By 1811, the lists reached into the bodies of young men. Names are called; hands disappear into a box; a number is unrolled and spoken aloud, and futures shift on a strip of paper. Soon the road leads far beyond Burgundy—towards bitter marches, freezing rivers, and the kind of “glory” that eats the people who supply it.
Spanning from the hunger of 1788 to the bruised returns of 1813, A Country of Lists is an intimate epic about ordinary lives caught in a nation’s reinvention—about friendship tested by policy, families stretched by impossible choices, and the quiet question that follows every regime change: when the world is remade in ink, what does it take to stay human?
Release
13 March 2026 (Tentative)
e‑ISBN
978-1-998497-74-4
Paperback ISBN
978-1-998497-75-1
Hardcover ISBN
978-1-998497-77-5
Civic Hours
Time and Terror in Paris
In the winter of 1788, clockmaker Étienne Marceau learns that a life can be condemned by ink as easily as by hunger. A huissier’s wax seal makes his lathe “illegal by a thumbprint of wax”, and debt becomes a public label he cannot scrape off. With his future narrowed “neatly, in red wax”, Étienne leaves Auxerre for Paris—less a dream than a calculation: to remain what he is, or to disappear into the city’s appetite.
Paris does not reward the careful. At the lodging-house on the Rue des Gravilliers, his passport is taken “for safe-keeping”, and he is entered into yet another ledger while neighbours listen from behind shutters. ‘Paris has more of everything,’ the concierge tells him—‘and more lists.’ Madeleine Delaunay, practical and unsentimental, warns him not to be clever, because ‘Paris makes liars of people who think they’re honest.’ Étienne takes work where he can, and brings in Lucien, an apprentice hungry for recognition in a city that punishes being unnoticed almost as quickly as it punishes being seen.
Then the Revolution begins to reshape the very hours. The Republic demands new measures, new oaths, and even a redesigned day, and committees with good handwriting begin to notice the useful tradesman with “clean hands” and a reputation for accuracy. Étienne is summoned to inventories—asked to identify, to sign, to make order out of other people’s lives—because, they insist, he “will not steal”. Refusal is never just refusal; it becomes a note, and notes become lists, and lists become prisons. His name is posted, his duties are assigned, and the countdown begins: “Eight days. A face to paint. A sentence to speak. A list already written.”

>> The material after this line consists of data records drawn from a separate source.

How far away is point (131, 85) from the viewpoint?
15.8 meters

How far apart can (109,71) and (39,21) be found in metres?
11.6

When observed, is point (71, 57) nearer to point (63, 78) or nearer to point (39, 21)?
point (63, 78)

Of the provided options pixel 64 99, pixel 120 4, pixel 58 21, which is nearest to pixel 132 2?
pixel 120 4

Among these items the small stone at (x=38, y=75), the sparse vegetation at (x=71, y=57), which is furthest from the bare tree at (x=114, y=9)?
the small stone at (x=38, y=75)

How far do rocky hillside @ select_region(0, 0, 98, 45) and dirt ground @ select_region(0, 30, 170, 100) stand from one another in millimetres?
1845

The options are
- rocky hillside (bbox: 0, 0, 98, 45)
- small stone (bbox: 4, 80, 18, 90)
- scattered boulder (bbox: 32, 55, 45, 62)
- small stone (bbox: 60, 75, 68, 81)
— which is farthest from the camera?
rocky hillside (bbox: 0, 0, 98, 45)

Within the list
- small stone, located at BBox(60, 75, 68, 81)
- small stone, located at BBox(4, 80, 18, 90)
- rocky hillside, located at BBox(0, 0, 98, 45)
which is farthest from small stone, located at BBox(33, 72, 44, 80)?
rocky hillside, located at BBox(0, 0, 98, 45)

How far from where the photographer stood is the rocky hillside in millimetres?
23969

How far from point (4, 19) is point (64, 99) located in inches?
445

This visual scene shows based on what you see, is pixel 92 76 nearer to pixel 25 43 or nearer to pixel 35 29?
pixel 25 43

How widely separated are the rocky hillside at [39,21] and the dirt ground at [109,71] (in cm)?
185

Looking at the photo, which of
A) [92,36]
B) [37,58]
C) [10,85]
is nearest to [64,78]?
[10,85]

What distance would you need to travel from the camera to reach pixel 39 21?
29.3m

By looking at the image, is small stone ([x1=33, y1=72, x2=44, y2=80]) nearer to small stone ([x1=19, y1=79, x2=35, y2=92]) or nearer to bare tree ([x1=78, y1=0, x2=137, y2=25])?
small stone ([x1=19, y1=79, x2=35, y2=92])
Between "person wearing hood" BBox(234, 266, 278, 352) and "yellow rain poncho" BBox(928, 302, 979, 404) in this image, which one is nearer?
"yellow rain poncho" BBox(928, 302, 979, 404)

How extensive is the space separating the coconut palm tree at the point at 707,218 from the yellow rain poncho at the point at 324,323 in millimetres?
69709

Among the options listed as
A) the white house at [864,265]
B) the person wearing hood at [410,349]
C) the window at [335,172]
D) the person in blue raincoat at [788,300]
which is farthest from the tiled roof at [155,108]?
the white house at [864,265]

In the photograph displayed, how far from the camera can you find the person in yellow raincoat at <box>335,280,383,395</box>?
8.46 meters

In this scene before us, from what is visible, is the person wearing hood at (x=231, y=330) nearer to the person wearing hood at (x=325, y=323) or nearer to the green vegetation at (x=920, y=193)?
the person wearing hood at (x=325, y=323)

When suspicion hardens, Étienne discovers what happens when paperwork starts to breathe. His own ledgers become evidence; an accusation can hinge on “names insufficiently annotated”. The city’s language grows flexible—arrested, summoned, detained—while clerks ask not what a man has done, but what the paper says he has done. Even in his workshop, the old tick begins to sound less like time and more like counting. Under keys and candles, the calm power of a list is this: to exist on paper is to be handled. And when the cart finally turns “towards the river, and the darker buildings beyond”, Étienne must decide what he owes to survival, to his craft, and to the people whose names pass through his hands—before time, remade by decree, runs out.